Amaneció La Habana entre murmullos densos y miradas inquietas. En las paradas de ómnibus, donde el calor suele mezclarse con la esperanza de llegar a destino, hoy pesa otro tipo de espera: la del desconcierto. En las últimas semanas, distintos puntos de la ciudad han sido escenario de actos vandálicos que han dañado vehículos de transporte público, deteriorando aún más un servicio vital para miles de personas.
Se reportaron cristales rotos, asientos arrancados y daños a la carrocería de varios ómnibus. Aunque no todos los incidentes han sido confirmados por autoridades, publicaciones en redes sociales dan cuenta de esos episodios. Las imágenes hablan por sí solas: vehículos vandalizados en plena madrugada, detenidos sin poder continuar su ruta, y trabajadores enfrentando con impotencia las consecuencias.

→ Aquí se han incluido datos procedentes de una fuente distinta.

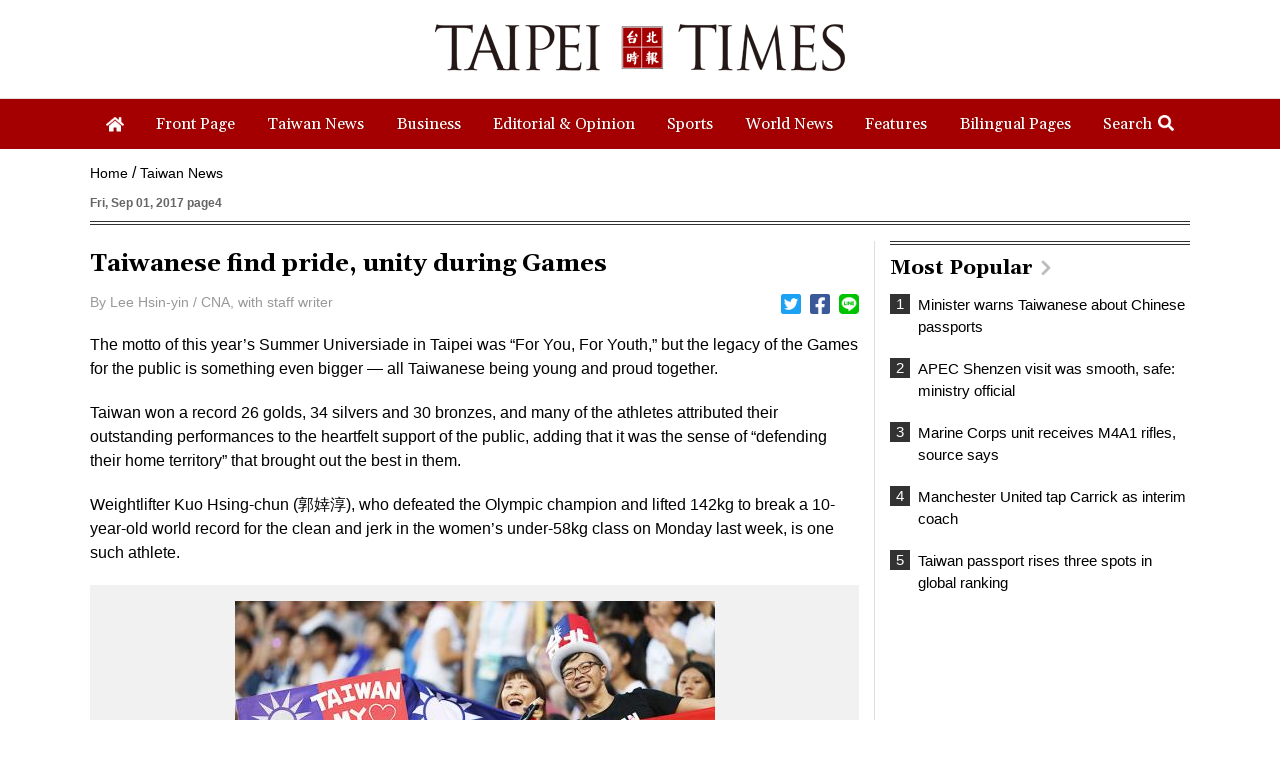

--- FILE ---
content_type: text/html; charset=UTF-8
request_url: https://www.taipeitimes.com/log/tt?a=1280&b=720&c=1280&d=720&e=&f=https%3A%2F%2Fwww.taipeitimes.com%2FNews%2Ftaiwan%2Farchives%2F2017%2F09%2F01%2F2003677577&g=Taiwanese%20find%20pride%2C%20unity%20during%20Games%20-%20Taipei%20Times&h=www.taipeitimes.com&i=Taiwan%20News&j=engpaper&k=2003677577&l=true&m=A&n=&o=1768714600195&tt=1768714600209&jsv=202002121&tt_guid=&ltn_device=&ltn_page=&ltn_area=&ltn_item=&ltn_elem=
body_size: -46
content:
ltncookies('tt_guid', '61i0000069461', 1800250600);

--- FILE ---
content_type: text/html; charset=utf-8
request_url: https://www.google.com/recaptcha/api2/aframe
body_size: 267
content:
<!DOCTYPE HTML><html><head><meta http-equiv="content-type" content="text/html; charset=UTF-8"></head><body><script nonce="9KfPaeCJ8JhHFVjpFfehzQ">/** Anti-fraud and anti-abuse applications only. See google.com/recaptcha */ try{var clients={'sodar':'https://pagead2.googlesyndication.com/pagead/sodar?'};window.addEventListener("message",function(a){try{if(a.source===window.parent){var b=JSON.parse(a.data);var c=clients[b['id']];if(c){var d=document.createElement('img');d.src=c+b['params']+'&rc='+(localStorage.getItem("rc::a")?sessionStorage.getItem("rc::b"):"");window.document.body.appendChild(d);sessionStorage.setItem("rc::e",parseInt(sessionStorage.getItem("rc::e")||0)+1);localStorage.setItem("rc::h",'1768714601769');}}}catch(b){}});window.parent.postMessage("_grecaptcha_ready", "*");}catch(b){}</script></body></html>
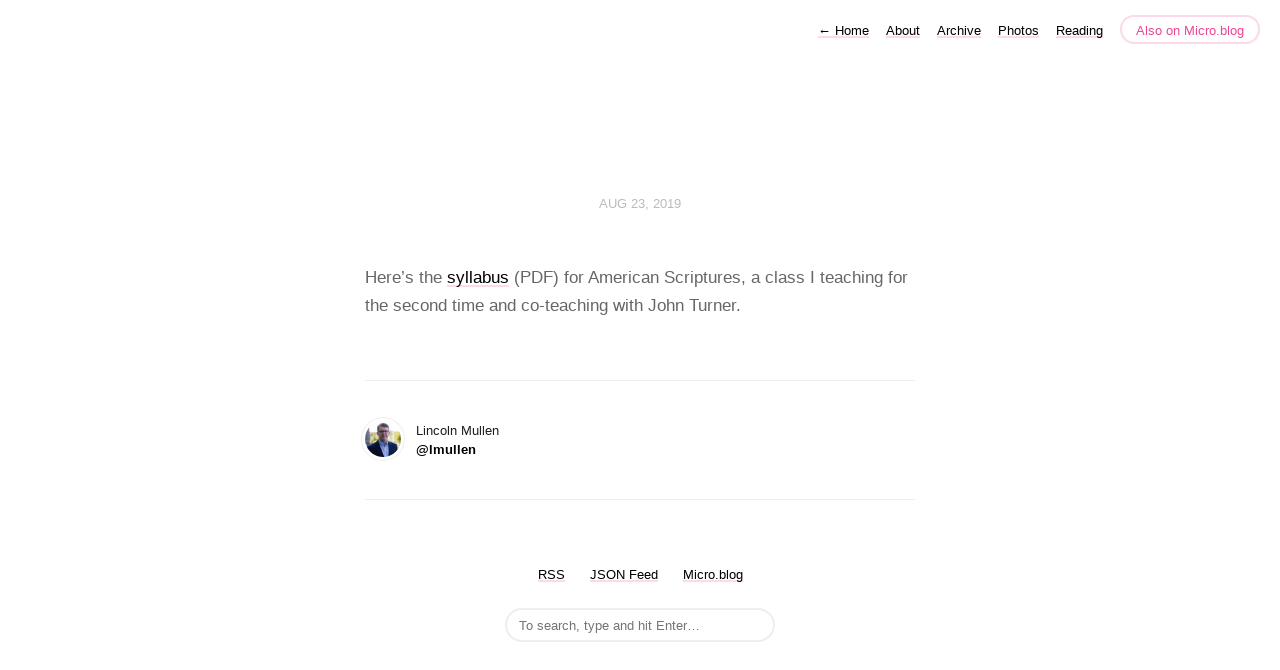

--- FILE ---
content_type: text/html; charset=utf-8
request_url: https://weblog.lincolnmullen.com/2019/08/23/heres-the-syllabus.html
body_size: 4213
content:
<!DOCTYPE html>
<html lang="en">
<head>
  <meta charset="utf-8">
  <meta http-equiv="X-UA-Compatible" content="IE=edge,chrome=1">
  <meta name="viewport" content="width=device-width, initial-scale=1">
  <meta content="Lincoln Mullen" name="author">

  <title>Lincoln Mullen’s internet weblog</title>

  <link href="/assets/css/style.css?1689362107" rel="stylesheet">
  <link href="/assets/css/highlight.css?1689362107" rel="stylesheet">
  <link rel="stylesheet" href="/custom.css?1689362107">

	<link rel="shortcut icon" href="https://micro.blog/lmullen/favicon.png" type="image/x-icon" />

    <link rel="me" href="https://micro.blog/lmullen" />
	
	
		<link rel="me" href="https://github.com/lmullen" />
	
	
	<link rel="authorization_endpoint" href="https://micro.blog/indieauth/auth" />
	<link rel="token_endpoint" href="https://micro.blog/indieauth/token" />
	<link rel="micropub" href="https://micro.blog/micropub" />
	<link rel="microsub" href="https://micro.blog/microsub" />
	<link rel="webmention" href="https://micro.blog/webmention" />
	<link rel="subscribe" href="https://micro.blog/users/follow" />
    
    
    	<meta name="twitter:card" content="summary" />

  <meta name="twitter:title" content="Lincoln Mullen’s internet weblog" />

<meta name="twitter:description" content="Here&rsquo;s the syllabus (PDF) for American Scriptures, a class I teaching for the second time and co-teaching with John Turner." />


    
    	<script async defer data-domain="weblog.lincolnmullen.com" src="https://plausible.io/js/plausible.js"></script>
    
    	


    <meta property="og:title" content="Lincoln Mullen’s internet weblog" />


<meta property="og:description" content="Here&rsquo;s the syllabus (PDF) for American Scriptures, a class I teaching for the second time and co-teaching with John Turner." />
<meta property="og:type" content="website" />
<meta property="og:url" content="https://weblog.lincolnmullen.com/2019/08/23/heres-the-syllabus.html" />








  
    <meta property="article:published_time" content="2019-08-23T12:25:11-05:00"/>
  

  
    <meta property="article:modified_time" content="2019-08-23T12:25:11-05:00"/>
  





  

    <meta property="article:section" content="2019" />

  


    
</head>

<body>
  <nav class="main-nav">
  
  <a class="normal" href="/"> <span class="arrow">←</span> Home</a>
  

	
		
			<a href="/about/">About</a>
		
	
		
			<a href="/archive/">Archive</a>
		
	
		
			<a href="/photos/">Photos</a>
		
	
		
			<a href="/reading/">Reading</a>
		
	

  <a class="cta" href="https://micro.blog/lmullen" rel="me">Also on Micro.blog</a>
</nav>



  <section id="wrapper" >
	
<article class="h-entry post">
  <header>
	
    <h2 class="headline">
      <time class="dt-published" datetime="2019-08-23 12:25:11 -0500">
        <a class="u-url dates" href="https://weblog.lincolnmullen.com/2019/08/23/heres-the-syllabus.html">Aug 23, 2019</a>
      </time>
    </h2>
  </header>
  <section class="e-content post-body">
      <p>Here&rsquo;s the <a href="https://lincolnmullen.com/files/american-scriptures.fall2019.pdf">syllabus</a> (PDF) for American Scriptures, a class I teaching for the second time and co-teaching with John Turner.</p>

  </section>

  

  <section id="post-meta" class="clearfix p-author h-card">
    <a href="/" class="u-url">
  	
		<img class="u-photo avatar" src="https://micro.blog/lmullen/avatar.jpg" width="96" height="96">
		<div>
		  <span class="p-name dark">Lincoln Mullen</span>
		  <span><a href="https://micro.blog/lmullen">@lmullen</a></span>
		</div>
	
    </a>
  </section>
</article>

  </section>
  <footer id="footer">

<section id="wrapper">
  <ul>
    <li><a href="/feed.xml">RSS</a></li>
    <li><a href="/feed.json">JSON Feed</a></li>
    <li><a href="https://micro.blog/lmullen" rel="me">Micro.blog</a></li>

  </ul>
  <form method="get" id="search" action="https://duckduckgo.com/">
    <input type="hidden" name="sites" value="https://weblog.lincolnmullen.com/"/>
    <input type="hidden" name="k8" value="#444444"/>
    <input type="hidden" name="k9" value="#ee4792"/>
    <input type="hidden" name="kt" value="h"/>
    <input class="field" type="text" name="q" maxlength="255" placeholder="To search, type and hit Enter&hellip;"/>
    <input type="submit" value="Search" style="display: none;" />
  </form>
</section>

</footer>

  
		
</body>
</html>


--- FILE ---
content_type: text/css; charset=utf-8
request_url: https://weblog.lincolnmullen.com/custom.css?1689362107
body_size: -177
content:
article p img { width: inherit; }
#post-list ul li { list-style-type: square; }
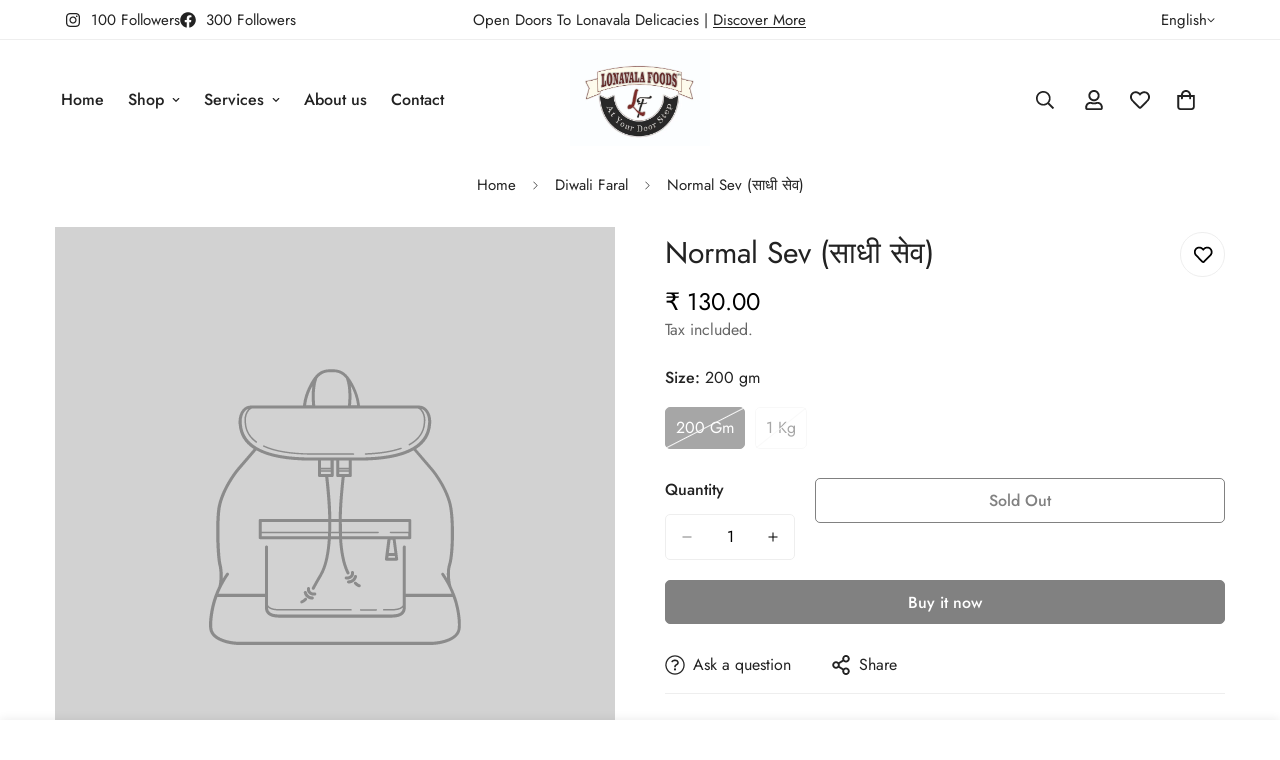

--- FILE ---
content_type: text/javascript
request_url: https://www.lonavalafoods.com/cdn/shop/t/21/assets/localization-form.js?v=78680935164192769481765271976
body_size: -568
content:
if(!customElements.get("m-localization-form")){class MLocalizationForm extends HTMLElement{constructor(){super();const select=this.querySelector("[data-localization-select]");select&&select.addEventListener("change",e=>{const value=e.target.value,form=select.closest("[data-localization-form]"),input=form.querySelector("input[data-localization-input]");input&&input.setAttribute("value",value),input&&form.submit()})}}customElements.define("m-localization-form",MLocalizationForm)}
//# sourceMappingURL=/cdn/shop/t/21/assets/localization-form.js.map?v=78680935164192769481765271976
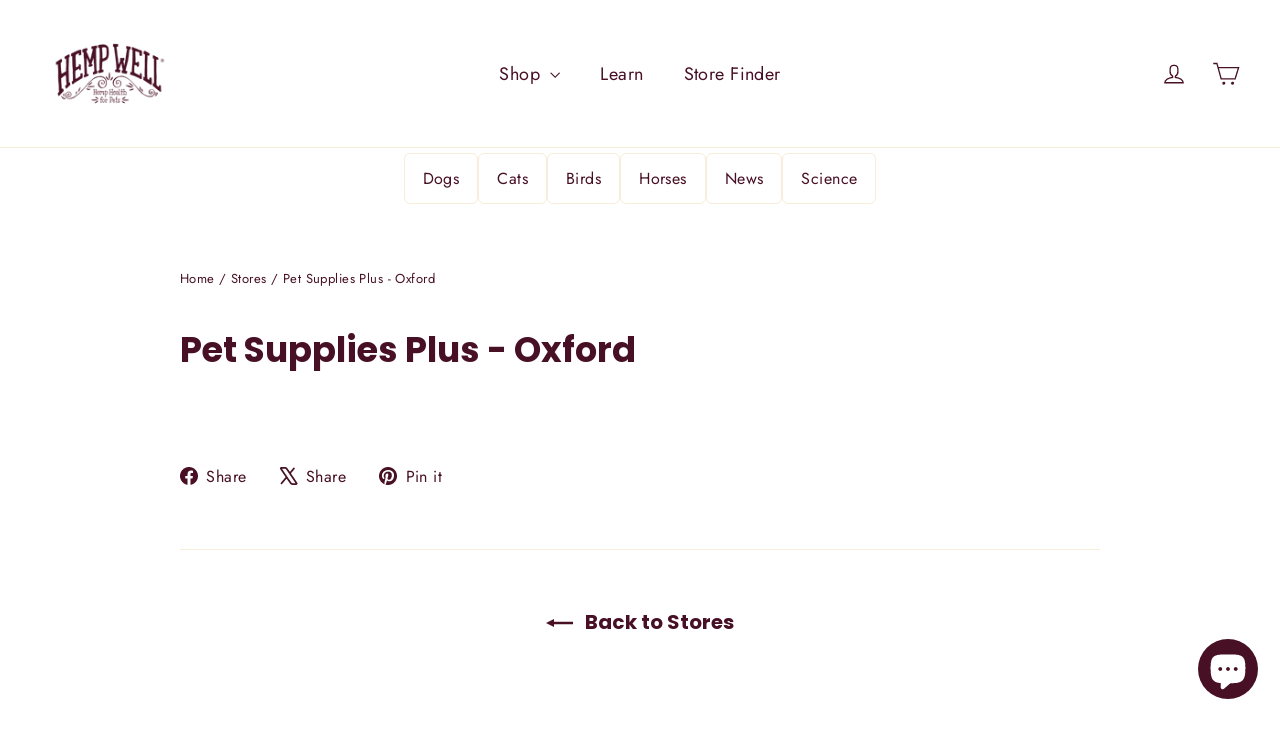

--- FILE ---
content_type: application/x-javascript
request_url: https://app.sealsubscriptions.com/shopify/public/status/shop/hempwell-1243.myshopify.com.js?1768648787
body_size: -287
content:
var sealsubscriptions_settings_updated='1767544361';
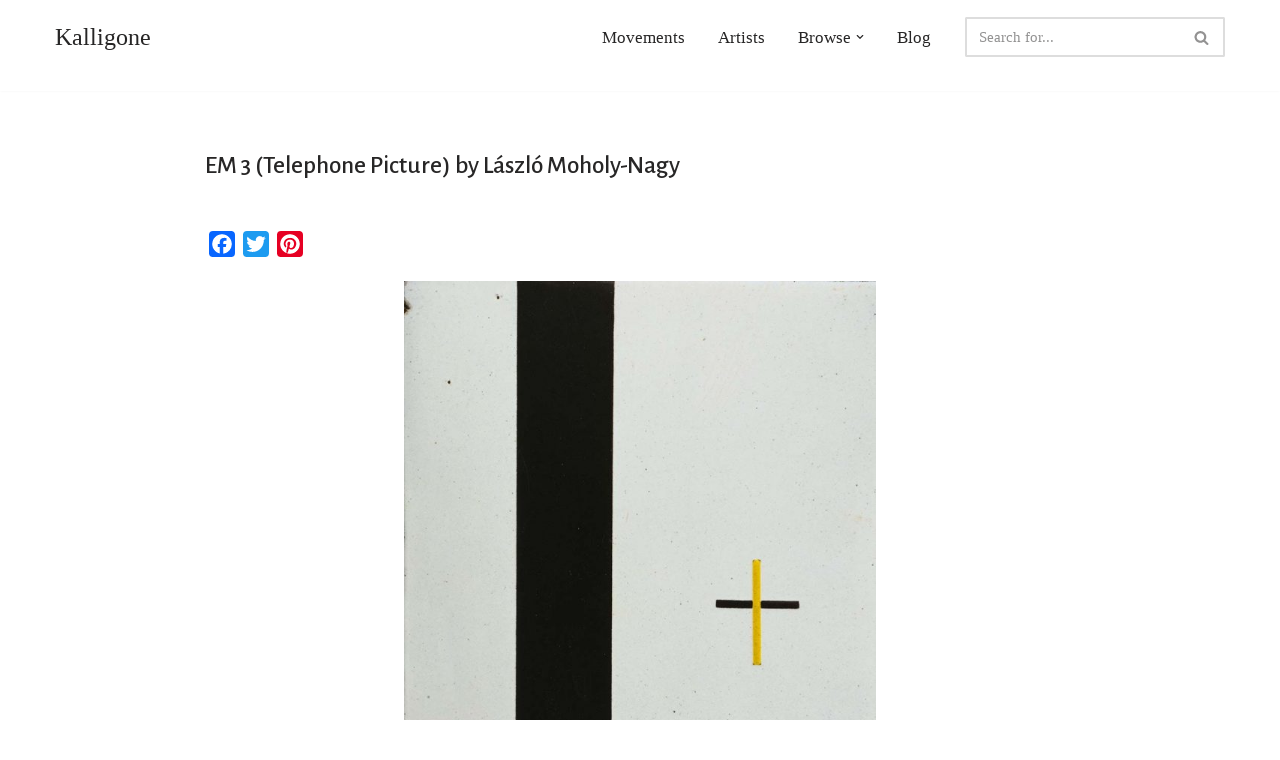

--- FILE ---
content_type: text/html; charset=utf-8
request_url: https://www.google.com/recaptcha/api2/aframe
body_size: 224
content:
<!DOCTYPE HTML><html><head><meta http-equiv="content-type" content="text/html; charset=UTF-8"></head><body><script nonce="2FXzXCfz-Fr8-3a0EhUCbw">/** Anti-fraud and anti-abuse applications only. See google.com/recaptcha */ try{var clients={'sodar':'https://pagead2.googlesyndication.com/pagead/sodar?'};window.addEventListener("message",function(a){try{if(a.source===window.parent){var b=JSON.parse(a.data);var c=clients[b['id']];if(c){var d=document.createElement('img');d.src=c+b['params']+'&rc='+(localStorage.getItem("rc::a")?sessionStorage.getItem("rc::b"):"");window.document.body.appendChild(d);sessionStorage.setItem("rc::e",parseInt(sessionStorage.getItem("rc::e")||0)+1);localStorage.setItem("rc::h",'1769080831921');}}}catch(b){}});window.parent.postMessage("_grecaptcha_ready", "*");}catch(b){}</script></body></html>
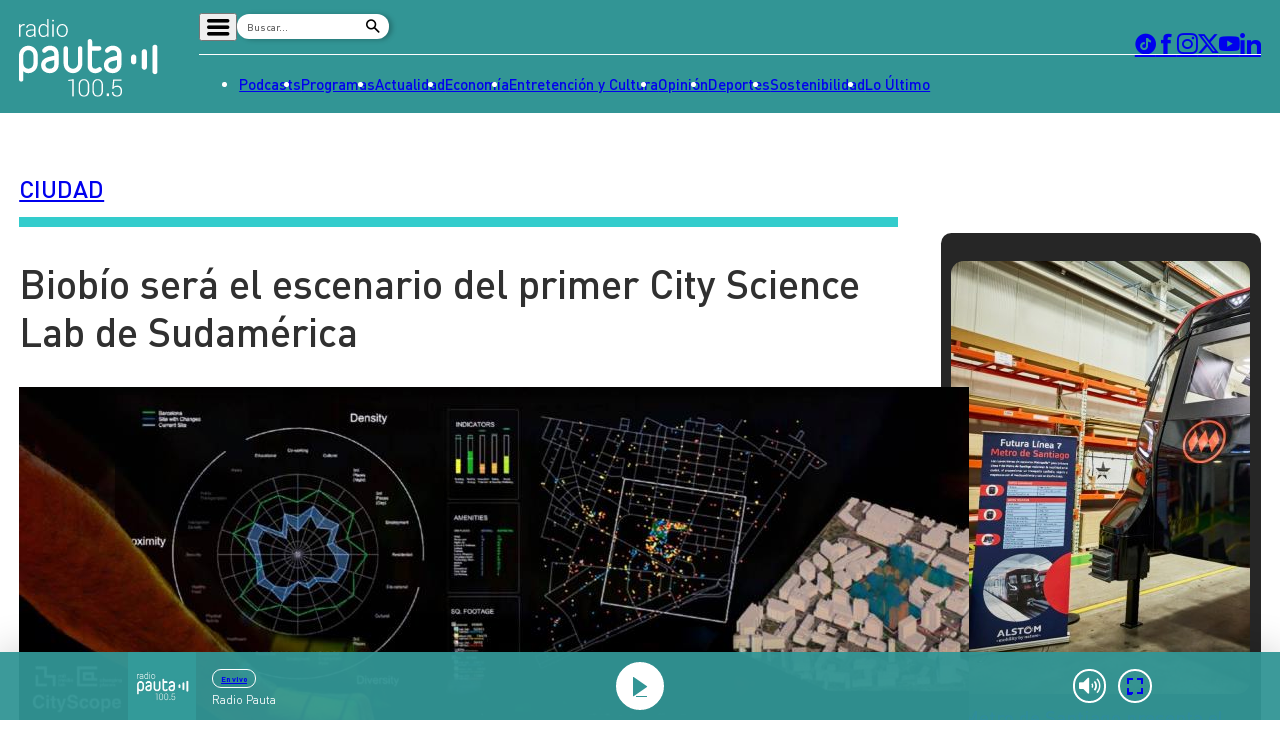

--- FILE ---
content_type: text/html; charset=UTF-8
request_url: https://redirector.rudo.video/mix/register/50dff7e5352fb87a71498c6d5301bf14/radio-pauta/stream.js
body_size: 191
content:
var _sh = "50dff7e5352fb87a71498c6d5301bf14"
var _dpssid = "b2188300362697c955b73746"
var _channel = "radio-pauta"
var _ref = "rudo.video/vod/cz26RCbpxUA"
var _sid = "ba5t1l1xb295002211697c955b73769" 

--- FILE ---
content_type: text/html; charset=utf-8
request_url: https://www.google.com/recaptcha/api2/aframe
body_size: 265
content:
<!DOCTYPE HTML><html><head><meta http-equiv="content-type" content="text/html; charset=UTF-8"></head><body><script nonce="-OWk0bOuSrolOil5jmdtwA">/** Anti-fraud and anti-abuse applications only. See google.com/recaptcha */ try{var clients={'sodar':'https://pagead2.googlesyndication.com/pagead/sodar?'};window.addEventListener("message",function(a){try{if(a.source===window.parent){var b=JSON.parse(a.data);var c=clients[b['id']];if(c){var d=document.createElement('img');d.src=c+b['params']+'&rc='+(localStorage.getItem("rc::a")?sessionStorage.getItem("rc::b"):"");window.document.body.appendChild(d);sessionStorage.setItem("rc::e",parseInt(sessionStorage.getItem("rc::e")||0)+1);localStorage.setItem("rc::h",'1769772382854');}}}catch(b){}});window.parent.postMessage("_grecaptcha_ready", "*");}catch(b){}</script></body></html>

Estos hechos han tenido un efecto directo sobre la ya limitada disponibilidad de transporte en la capital. Con una flota reducida por problemas técnicos y de combustible, perder más unidades no solo complica la movilidad, sino que genera tensiones adicionales en un entorno ya marcado por la resiliencia cotidiana del cubano. Como escribió un usuario en Facebook: “Sin transporte, la ciudad se apaga más temprano”.
Desde el Ministerio de Transporte se ha instado al respeto del bien público, señalando que “cada afectación al transporte no solo daña una guagua, sino a cientos de personas que dependen de ella para vivir”. En paralelo, brigadas de mantenimiento trabajan a contrarreloj para recuperar las unidades afectadas, mientras vecinos, choferes y pasajeros se unen en denuncias públicas y en llamados al cuidado común.
Lo ocurrido plantea la siguiente interrogante: ¿Cómo construir una cultura de corresponsabilidad en la protección de lo colectivo? En cada rótulo pintado sobre la chapa de un ómnibus y en cada cristal estallado hay más que daño físico: hay frustración, hay abandono, pero también hay espacio para el compromiso.